一時的に複視がありましたが、術後1週間半ほどで少しずつ落ち着いてきています。
日帰り手術と記録の大切さ
今回、日帰り手術で自宅に戻れたのは良かった点です。
ただ正直に言うと、
- 仕事を休む調整
- 術後の見守り
- 夜間の寝不足
- クーリング対応
など、親の負担はかなり大きいと感じました。
付き添いも看病も、一人では無理。
サポートしてもらえる人がいるなら、頼った方がいいと思います。
また、術前説明は聞くだけで精一杯になりがち。
メモだけでなく、夫婦のLINEやノート機能で共有しておくと後から助かります。
実際、娘の共済金申請の際に、
- 初診日
- 斜視に気づいた時期
- 手術が決まった日(※手術日ではない)
を思い出す必要があり、 LINEのやり取りを見返して記入しました。
子どもの体調や受診歴まで覚えておくのは本当に大変。
ノート、スマホのメモ、LINEなど、 各家庭に合った方法で記録を残すことの大切さを実感しました。
まとめ|ここがスタートライン
斜視手術は子どもにとって大きな出来事。 でも、支える親にとっても、心も体も使う時間でした。
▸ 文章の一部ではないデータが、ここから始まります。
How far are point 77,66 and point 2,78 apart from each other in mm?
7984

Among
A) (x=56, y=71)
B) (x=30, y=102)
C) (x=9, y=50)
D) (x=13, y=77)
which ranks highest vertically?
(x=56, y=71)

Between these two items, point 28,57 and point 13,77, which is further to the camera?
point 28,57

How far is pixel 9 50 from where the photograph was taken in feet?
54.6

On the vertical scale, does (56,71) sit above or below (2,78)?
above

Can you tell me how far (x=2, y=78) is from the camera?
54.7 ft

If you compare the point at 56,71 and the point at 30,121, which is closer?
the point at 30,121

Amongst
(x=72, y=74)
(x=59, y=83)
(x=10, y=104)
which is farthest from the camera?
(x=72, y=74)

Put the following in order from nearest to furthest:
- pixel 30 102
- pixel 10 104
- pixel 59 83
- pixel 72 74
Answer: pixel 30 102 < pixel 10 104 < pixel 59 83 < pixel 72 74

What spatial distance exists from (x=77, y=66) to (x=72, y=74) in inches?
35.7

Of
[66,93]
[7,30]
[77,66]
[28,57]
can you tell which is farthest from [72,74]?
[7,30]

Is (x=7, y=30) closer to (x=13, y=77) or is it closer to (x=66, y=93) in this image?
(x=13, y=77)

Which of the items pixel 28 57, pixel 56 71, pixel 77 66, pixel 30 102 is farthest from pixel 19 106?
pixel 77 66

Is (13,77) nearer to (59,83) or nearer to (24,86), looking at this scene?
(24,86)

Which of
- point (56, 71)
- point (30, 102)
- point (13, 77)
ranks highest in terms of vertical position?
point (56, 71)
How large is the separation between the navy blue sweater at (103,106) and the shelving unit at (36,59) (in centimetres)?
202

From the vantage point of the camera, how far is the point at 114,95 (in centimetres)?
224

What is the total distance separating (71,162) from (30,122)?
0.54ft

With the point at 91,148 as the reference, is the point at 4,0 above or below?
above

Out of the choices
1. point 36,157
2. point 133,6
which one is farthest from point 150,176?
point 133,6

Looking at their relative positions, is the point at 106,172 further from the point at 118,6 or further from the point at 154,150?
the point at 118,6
斜視手術はゴールではなく、弱視治療のスタートライン。
小児の場合、早期治療が大切だと説明を受けました。
なお、手術が決まってから当日を迎えるまでの準備や、
予約・延期・事前通院などについては、前編の記事にまとめています。


できることは限られていますが、できる限り視力が育つよう優しく支え続けることを大切にしていきたいです。